◆ **Exercise 1**: In the alumni profile, what is the name of the program Samar created to connect women in tech with leaders over meals?
◆ **Exercise 2**: Reproduce the alumni profile word for word, from "The diverse environment" to "take for granted.".

◆ **Provided passage**:
+ + + + +

In the fall 2006 issue of HMC’s magazine, in response to the prompt “Leadership is …” Maria Klawe responded “Enabling others to succeed.” Here, we feature an alumna who shares how Klawe influenced her life and career.
During her senior year, Shailee Samar ’18 (CS) received the Dorman Student Altruism prize, peer-recognition for impacting fellow students. She says she learned leadership from the best.
Samar first met President Maria Klawe when attending an orientation event on campus. During the welcome reception hosted at the President’s House, Samar and her family were impressed that Maria recognized every student and could speak to their background. “Maria had already put in the effort to know me before I even stepped on campus,” Samar recalls.
She says her involvement on campus was full of collaboration within a tightknit community. She helped create “lunch/dinnerposiums” to bring together faculty members and students and fondly recalls working with classmates on problem sets in her room. “That togetherness in a really tough environment was pretty incredible,” says Samar. As sophomore class president and later as student body president, Samar found Klawe to be very approachable and accessible.
“It’s not easy for students generally to talk to their college presidents whenever they want. But I was able to set up meetings with her to discuss things I was going through and issues I was thinking about. Every time, Maria would listen patiently and help look at the issues from multiple dimensions. She hosted Hiking with the President and Painting with the President, really making sure that we students could talk with her if we needed to. I also loved that Maria was so open and transparent with her own life experiences and challenges.”
In addition to her roles in student government, Samar did a CS Clinic project with Accenture Labs (augmented/virtual reality content management) and was a student representative on the College’s Sustainability Committee. Nominators for the Dorman Altruism prize wrote, “[Samar] has been extremely active with the community and has fostered lots of positive change.”
The diverse environment at Mudd that Klawe fostered—including a student body of 50% women—was something that Samar appreciated and realized she shouldn’t take for granted.
“When I went to my internship at Google (Mountain View) after my freshman year, I was in my cubicle and noticed that, of the 17 engineers, I was the only woman,” she recalls. “I’d come from this really amazing environment, but that’s not how the world is.”
Utilizing her HMC lunch/dinnerposiums idea, Samar created a way to empower women at her workplaces. Her program, Women Empowered (WE++), seeks to connect women in tech with leaders in engineering, product, legal and marketing areas in small-group settings over meals. She’s organized more than 40 such events at Microsoft, Google and Accenture Labs.
Throughout her career, Samar has stayed in touch with Klawe and benefited from her advice, contacts and counsel. Samar recently left Uber Freight, where she was product manager, to pursue an MBA at Stanford. Before she begins the program this fall, she’ll take a six-month hiatus to travel—India then Switzerland and Columbia—explore and relax.
It’s something that those who know Samar will not find surprising. She is certified to teach Zumba and yoga and advocates for mental and physical health through Mudd Meditates, which she began during summer 2021 in collaboration with the Office of Alumni and Parent Relations. January through March, Samar leads a weekly Zoom session featuring simple breathing, yoga and meditation techniques to help alumni, students and other participants relax, lower anxiety and increase energy.
It’s Samar’s way of carrying on the Mudd tradition of prioritizing community and enabling others to succeed. “Maria did a phenomenal job of making sure I could reach the opportunities I should be able to reach. I’m passionate about doing this for others, too.”

+ + + + +

◆ **Dataset extract**:
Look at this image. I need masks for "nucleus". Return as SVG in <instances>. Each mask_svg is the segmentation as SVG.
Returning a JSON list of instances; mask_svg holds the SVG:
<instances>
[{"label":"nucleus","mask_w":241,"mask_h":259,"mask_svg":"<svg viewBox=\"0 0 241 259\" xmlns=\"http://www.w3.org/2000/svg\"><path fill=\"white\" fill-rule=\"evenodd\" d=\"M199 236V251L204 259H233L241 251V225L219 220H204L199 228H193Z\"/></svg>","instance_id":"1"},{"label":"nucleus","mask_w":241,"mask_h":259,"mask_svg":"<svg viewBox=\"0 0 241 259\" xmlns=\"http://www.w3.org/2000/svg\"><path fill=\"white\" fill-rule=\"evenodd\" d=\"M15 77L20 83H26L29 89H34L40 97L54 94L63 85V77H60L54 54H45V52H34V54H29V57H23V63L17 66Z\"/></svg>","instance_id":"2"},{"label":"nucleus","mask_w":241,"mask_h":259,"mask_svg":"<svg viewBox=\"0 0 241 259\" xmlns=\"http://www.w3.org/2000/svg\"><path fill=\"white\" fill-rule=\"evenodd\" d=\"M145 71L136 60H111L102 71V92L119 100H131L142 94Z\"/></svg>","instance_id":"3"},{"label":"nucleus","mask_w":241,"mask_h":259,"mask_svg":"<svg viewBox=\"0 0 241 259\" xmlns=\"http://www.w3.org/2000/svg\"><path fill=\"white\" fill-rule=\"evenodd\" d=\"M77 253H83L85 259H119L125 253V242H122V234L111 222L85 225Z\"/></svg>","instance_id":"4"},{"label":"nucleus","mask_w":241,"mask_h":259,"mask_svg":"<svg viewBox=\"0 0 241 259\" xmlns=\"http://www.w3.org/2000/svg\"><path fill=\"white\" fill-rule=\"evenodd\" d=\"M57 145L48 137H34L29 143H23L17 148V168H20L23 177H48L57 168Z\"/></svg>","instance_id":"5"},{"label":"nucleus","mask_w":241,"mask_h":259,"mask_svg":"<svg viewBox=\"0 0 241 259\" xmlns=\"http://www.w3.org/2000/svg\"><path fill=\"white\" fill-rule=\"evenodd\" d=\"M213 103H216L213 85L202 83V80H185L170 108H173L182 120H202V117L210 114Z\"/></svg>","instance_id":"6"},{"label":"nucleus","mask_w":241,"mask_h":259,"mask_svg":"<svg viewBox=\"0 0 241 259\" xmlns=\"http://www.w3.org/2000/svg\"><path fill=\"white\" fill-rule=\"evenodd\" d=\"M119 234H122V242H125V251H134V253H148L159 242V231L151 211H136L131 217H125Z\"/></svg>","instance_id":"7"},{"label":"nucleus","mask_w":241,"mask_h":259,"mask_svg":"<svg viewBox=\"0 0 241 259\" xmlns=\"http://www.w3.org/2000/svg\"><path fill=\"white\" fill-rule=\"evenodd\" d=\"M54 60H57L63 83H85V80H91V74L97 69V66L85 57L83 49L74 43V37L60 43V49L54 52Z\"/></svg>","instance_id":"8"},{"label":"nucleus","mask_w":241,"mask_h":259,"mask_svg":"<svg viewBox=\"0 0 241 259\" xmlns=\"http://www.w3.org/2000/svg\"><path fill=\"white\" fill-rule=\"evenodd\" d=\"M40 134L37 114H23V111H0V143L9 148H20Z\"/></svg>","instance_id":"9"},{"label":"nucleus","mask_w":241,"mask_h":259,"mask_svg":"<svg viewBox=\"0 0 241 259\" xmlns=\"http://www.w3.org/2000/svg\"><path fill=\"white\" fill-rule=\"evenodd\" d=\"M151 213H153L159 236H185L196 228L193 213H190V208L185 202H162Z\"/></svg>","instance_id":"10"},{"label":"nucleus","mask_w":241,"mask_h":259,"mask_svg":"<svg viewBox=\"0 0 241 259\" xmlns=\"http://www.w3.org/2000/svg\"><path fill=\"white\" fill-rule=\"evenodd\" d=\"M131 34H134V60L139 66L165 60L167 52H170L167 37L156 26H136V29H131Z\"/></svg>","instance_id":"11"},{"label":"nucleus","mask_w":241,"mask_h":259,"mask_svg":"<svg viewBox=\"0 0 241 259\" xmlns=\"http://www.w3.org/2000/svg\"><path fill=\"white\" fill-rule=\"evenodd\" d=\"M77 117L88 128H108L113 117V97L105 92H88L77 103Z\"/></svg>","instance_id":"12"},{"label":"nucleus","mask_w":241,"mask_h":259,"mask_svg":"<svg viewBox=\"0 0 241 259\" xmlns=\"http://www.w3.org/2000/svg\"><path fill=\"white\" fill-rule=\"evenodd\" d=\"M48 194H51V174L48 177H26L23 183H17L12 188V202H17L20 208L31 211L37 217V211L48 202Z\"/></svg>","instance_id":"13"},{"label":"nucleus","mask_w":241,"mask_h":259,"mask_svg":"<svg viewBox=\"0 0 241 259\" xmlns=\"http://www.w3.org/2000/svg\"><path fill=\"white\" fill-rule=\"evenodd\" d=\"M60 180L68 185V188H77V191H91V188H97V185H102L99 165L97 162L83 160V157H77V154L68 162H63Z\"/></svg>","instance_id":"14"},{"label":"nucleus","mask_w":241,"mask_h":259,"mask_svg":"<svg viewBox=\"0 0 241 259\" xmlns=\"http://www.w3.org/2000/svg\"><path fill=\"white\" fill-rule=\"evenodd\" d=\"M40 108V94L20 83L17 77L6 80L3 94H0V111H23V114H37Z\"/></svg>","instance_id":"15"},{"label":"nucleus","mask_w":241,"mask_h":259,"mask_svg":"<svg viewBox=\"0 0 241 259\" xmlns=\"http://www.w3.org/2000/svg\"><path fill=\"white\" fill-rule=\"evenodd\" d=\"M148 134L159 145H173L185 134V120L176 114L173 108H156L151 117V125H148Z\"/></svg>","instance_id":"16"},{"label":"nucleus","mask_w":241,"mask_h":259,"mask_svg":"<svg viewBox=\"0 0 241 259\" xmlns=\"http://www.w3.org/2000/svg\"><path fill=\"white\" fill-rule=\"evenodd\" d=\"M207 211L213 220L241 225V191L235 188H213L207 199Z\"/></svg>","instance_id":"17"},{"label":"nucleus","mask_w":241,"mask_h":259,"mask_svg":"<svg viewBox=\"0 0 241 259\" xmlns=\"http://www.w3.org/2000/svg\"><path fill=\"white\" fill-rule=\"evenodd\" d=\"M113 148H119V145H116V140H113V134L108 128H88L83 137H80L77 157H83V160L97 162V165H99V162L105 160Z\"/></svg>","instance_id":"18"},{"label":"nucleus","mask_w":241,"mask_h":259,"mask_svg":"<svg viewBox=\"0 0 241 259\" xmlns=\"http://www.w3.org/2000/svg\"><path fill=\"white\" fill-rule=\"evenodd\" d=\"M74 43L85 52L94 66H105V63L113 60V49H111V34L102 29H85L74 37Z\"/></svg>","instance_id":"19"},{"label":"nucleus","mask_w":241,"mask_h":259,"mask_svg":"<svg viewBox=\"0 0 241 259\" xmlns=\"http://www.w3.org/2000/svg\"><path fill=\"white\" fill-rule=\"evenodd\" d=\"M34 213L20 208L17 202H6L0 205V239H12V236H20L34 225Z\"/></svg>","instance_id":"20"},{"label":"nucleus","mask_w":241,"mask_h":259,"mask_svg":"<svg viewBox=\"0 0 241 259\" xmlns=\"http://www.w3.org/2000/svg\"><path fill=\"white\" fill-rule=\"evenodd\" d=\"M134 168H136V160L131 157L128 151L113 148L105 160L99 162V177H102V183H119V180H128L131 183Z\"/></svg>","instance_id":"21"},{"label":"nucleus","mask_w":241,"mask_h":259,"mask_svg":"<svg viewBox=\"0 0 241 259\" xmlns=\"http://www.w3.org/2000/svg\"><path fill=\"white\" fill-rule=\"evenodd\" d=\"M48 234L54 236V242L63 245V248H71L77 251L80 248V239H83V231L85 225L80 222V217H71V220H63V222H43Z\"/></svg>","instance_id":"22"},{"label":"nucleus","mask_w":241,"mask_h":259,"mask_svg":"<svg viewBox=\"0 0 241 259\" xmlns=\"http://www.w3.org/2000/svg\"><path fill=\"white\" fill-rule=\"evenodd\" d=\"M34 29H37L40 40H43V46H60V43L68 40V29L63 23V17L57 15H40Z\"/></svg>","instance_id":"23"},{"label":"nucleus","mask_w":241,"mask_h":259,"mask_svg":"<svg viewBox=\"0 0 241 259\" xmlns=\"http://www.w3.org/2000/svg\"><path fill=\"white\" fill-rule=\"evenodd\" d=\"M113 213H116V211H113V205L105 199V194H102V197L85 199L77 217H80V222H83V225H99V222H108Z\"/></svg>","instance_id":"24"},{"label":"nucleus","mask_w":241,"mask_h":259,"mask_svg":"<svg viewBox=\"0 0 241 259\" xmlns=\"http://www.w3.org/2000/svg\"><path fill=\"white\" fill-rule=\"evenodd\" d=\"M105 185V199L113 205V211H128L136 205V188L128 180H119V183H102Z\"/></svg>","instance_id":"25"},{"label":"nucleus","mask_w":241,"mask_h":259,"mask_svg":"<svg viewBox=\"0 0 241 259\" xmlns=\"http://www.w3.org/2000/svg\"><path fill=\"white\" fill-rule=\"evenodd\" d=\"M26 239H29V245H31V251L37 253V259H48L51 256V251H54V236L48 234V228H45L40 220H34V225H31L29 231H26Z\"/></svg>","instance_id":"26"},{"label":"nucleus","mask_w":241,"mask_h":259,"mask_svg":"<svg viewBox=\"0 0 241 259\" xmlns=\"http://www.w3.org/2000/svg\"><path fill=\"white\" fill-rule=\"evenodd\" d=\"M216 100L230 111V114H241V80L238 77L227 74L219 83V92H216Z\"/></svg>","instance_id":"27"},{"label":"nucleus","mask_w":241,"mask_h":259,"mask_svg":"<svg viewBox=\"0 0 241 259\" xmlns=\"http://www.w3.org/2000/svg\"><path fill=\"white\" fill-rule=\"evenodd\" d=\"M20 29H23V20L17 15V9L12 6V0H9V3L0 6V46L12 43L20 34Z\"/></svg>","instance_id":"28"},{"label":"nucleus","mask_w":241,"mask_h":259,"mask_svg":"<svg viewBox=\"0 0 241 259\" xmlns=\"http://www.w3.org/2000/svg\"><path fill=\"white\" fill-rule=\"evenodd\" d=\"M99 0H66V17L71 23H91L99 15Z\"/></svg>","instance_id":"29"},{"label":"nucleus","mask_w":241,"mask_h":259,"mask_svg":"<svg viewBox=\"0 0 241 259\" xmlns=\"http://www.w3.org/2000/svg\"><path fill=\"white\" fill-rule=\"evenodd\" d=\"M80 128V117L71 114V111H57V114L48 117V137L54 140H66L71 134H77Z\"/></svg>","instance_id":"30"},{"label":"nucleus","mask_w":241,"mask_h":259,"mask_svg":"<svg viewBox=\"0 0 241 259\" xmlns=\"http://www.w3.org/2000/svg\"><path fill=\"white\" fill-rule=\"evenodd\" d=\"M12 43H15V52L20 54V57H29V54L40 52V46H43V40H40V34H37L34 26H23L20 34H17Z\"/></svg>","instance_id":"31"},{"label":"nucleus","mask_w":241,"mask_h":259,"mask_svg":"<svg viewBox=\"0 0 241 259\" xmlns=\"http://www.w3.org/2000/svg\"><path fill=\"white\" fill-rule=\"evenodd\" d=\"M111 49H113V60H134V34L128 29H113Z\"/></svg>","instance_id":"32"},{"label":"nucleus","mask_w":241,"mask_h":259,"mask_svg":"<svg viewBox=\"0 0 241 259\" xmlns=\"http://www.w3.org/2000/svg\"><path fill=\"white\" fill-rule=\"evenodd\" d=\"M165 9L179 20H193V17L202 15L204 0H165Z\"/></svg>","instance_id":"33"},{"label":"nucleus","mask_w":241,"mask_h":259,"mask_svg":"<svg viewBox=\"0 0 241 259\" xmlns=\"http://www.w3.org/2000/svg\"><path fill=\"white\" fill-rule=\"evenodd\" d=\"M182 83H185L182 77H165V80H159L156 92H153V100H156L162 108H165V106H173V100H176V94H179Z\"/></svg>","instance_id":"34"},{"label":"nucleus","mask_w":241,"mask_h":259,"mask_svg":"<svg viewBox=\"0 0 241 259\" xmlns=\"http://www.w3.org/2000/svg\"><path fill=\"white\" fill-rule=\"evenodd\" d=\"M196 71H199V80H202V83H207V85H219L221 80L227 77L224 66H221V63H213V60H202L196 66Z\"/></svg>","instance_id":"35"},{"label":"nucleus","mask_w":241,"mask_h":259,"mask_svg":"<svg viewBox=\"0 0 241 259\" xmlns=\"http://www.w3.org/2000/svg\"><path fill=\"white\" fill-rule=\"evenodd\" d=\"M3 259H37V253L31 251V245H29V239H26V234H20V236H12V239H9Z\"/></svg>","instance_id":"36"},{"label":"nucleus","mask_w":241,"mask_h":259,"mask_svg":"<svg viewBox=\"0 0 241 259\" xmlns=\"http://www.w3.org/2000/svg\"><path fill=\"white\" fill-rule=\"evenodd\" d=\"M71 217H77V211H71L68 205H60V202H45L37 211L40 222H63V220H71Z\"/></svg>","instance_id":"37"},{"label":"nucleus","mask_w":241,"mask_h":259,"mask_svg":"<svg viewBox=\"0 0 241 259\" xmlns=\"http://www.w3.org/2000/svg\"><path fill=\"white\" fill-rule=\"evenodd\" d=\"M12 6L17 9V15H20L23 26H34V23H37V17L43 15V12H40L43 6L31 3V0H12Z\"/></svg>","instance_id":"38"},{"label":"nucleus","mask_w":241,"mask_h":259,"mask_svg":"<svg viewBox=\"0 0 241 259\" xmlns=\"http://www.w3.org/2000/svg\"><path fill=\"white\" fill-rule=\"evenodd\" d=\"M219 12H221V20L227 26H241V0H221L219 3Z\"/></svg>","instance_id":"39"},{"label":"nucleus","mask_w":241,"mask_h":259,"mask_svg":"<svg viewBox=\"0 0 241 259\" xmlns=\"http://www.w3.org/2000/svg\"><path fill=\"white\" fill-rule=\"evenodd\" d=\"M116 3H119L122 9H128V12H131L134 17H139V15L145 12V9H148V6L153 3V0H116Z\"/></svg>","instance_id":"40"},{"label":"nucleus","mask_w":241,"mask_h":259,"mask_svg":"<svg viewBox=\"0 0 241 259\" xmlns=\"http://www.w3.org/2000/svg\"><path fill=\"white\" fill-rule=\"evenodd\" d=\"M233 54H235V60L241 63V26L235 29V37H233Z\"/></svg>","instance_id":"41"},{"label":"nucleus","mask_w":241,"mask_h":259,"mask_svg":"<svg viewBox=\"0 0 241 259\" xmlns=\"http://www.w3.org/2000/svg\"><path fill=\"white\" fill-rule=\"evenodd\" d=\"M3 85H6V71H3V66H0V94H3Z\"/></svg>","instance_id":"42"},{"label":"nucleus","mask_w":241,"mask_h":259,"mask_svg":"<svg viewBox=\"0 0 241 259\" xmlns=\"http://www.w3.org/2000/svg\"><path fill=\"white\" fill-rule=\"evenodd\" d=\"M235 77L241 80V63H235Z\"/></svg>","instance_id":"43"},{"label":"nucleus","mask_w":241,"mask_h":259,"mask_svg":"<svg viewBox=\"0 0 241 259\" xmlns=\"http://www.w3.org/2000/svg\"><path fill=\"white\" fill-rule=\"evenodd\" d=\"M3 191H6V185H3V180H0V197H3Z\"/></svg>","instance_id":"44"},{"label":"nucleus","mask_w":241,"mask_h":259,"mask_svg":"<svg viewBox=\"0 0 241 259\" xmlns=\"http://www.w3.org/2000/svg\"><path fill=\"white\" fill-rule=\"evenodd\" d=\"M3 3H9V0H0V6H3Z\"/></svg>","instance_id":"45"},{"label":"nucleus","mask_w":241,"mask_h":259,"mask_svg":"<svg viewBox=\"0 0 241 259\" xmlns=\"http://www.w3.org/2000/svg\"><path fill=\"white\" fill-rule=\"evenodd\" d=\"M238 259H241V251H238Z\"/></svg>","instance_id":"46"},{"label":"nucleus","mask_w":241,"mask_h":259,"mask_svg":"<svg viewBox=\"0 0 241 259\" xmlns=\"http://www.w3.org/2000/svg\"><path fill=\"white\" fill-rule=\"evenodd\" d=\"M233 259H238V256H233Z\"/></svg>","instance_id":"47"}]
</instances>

+ + + + +

◆ **Solution 1**: Women Empowered (WE++)

◆ **Solution 2**:
The diverse environment at Mudd that Klawe fostered—including a student body of 50% women—was something that Samar appreciated and realized she shouldn’t take for granted.